Extrait du texte:
____________________

Par Sarah Duhieu
Enquête de Sarah Duhieu et Justine Frayssinet
A Berlin et Fürstenberg
Publié le 20 février 2017
Le froid glacial de la nuit berlinoise n’aura pas entamé la détermination des touristes. Ce dimanche, à peine visibles sous le clair de lune, ils sont encore des dizaines à marcher en procession vers l’immense bâtiment à l’architecture stalinienne qui abrite le Berghain, temple de la techno. Derrière les carreaux du deuxième étage du club, des rayons laser verts et rouges dansent au rythme des pulsations sonores. Plus loin, une lumière tamisée révèle la silhouette de deux êtres en plein acte sexuel.
Se plonger dans cette ambiance sulfureuse se mérite : il faut passer sous le regard inquisiteur de l’imposant physionomiste, Sven Marquardt. Le visage piercé et tatoué, la barbe grise, l’œil sévère, il trie les clients à la chaîne d’un revers de la main. Vers la gauche, vous entrez. Vers la droite, vous quittez les lieux. En trois quarts d’heure cette nuit-là, seuls deux clients sont dirigés vers l’intérieur. Près de cinquante sont balayés vers la sortie sans autre forme de considération.
Ce rituel de sélection très strict est devenu une véritable attraction pour les touristes. Le Berghain garde ses critères d’entrée secrets. Mais les curieux se sont renseignés : d’après les rumeurs, adopter un look précis permettrait de faire partie des élus. Alors ils troquent leurs habits de soirée habituels contre des tenues noires, de faux piercings et tout ce qui leur permettrait de s’incruster parmi les vrais amateurs de techno. Cette obsession de l’apparence jure avec l’esprit de la techno berlinoise. Née dans le Berlin anarchique post-chute du Mur, elle est à l’origine la musique d’une jeunesse sans retenue, exaltée par la liberté toute nouvelle qui s’offre à elle.
Jeux d’apparences
La styliste Danielle de Picciotto a bien connu l’ambiance électrique de cette époque. Envoutée par ce son en rupture avec les standards musicaux, elle crée en 1989 la première Love Parade, ce défilé musical qui anime les rues de la ville chaque année jusqu’en 2010. « J’ai créé des tenues qui allaient bien avec la musique, raconte-t-elle. Les Berlinois avaient l’habitude de s’habiller en noir et blanc. Alors j’ai fait des habits colorés, larges et confortables dans lesquels on pouvait danser pendant des heures ! »
Les clubs techno étaient alors l’apanage d’une petite communauté d’initiés. Mais au cours des années 90, ce style musical se popularise. Il finit par devenir un phénomène de mode. « Des gens voyaient des magazines titrés ‘’La nuit techno sexy’’, ou quelque chose comme ça, regrette Tanith, DJ phare de l’époque. Ils ont commencé à se ramener devant les portes des clubs alors qu’ils n’y connaissaient rien. Les mecs venaient en espérant trouver des chaudasses. Ce n’était pas du tout l’esprit de la techno ! »

____________________

Matériel fourni:
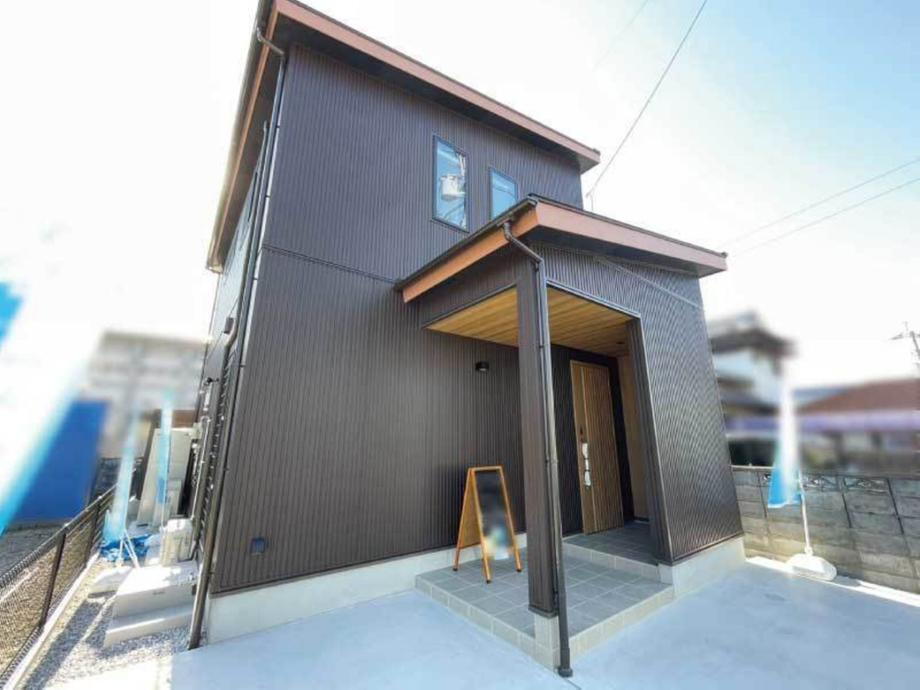 高知県香美市土佐山田町旭町２ 3331.5万円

____________________

Objectif de l'exercice:
Poursuivez l'article sur la techno berlinoise à la suite de sa dernière phrase, s'il vous plaît. Le matériel fourni n'a aucun lien avec l'article sur la techno berlinoise.

Réponse attendue:
Progressivement, les portes des clubs berlinois se referment. Ils commencent à trier leurs clients, à écarter les curieux qui altèrent leur ambiance originelle. Exit les voyeurs, les trentenaires bien sapés et les minettes venues draguer… En théorie, car lorsque la politique de sélection des boîtes est claire, les touristes n’ont qu’à s’y conformer, juste le temps de franchir leur entrée.
Sur Köpenicker Straße, au fond d’une petite cour, une lourde porte en acier cache l’un des clubs les plus prisés des touristes : le KitKatClub, moins célèbre pour sa musique que pour le caractère sexuel de ses soirées. Pour préserver cette ambiance subversive, les videurs ne laissent entrer que les personnes habillées de manière sexy ou originale. Qu’à cela ne tienne. Les touristes dégainent leurs mini-jupes, débardeurs transparents et colliers raz-de-cou ou font tomber les pantalons.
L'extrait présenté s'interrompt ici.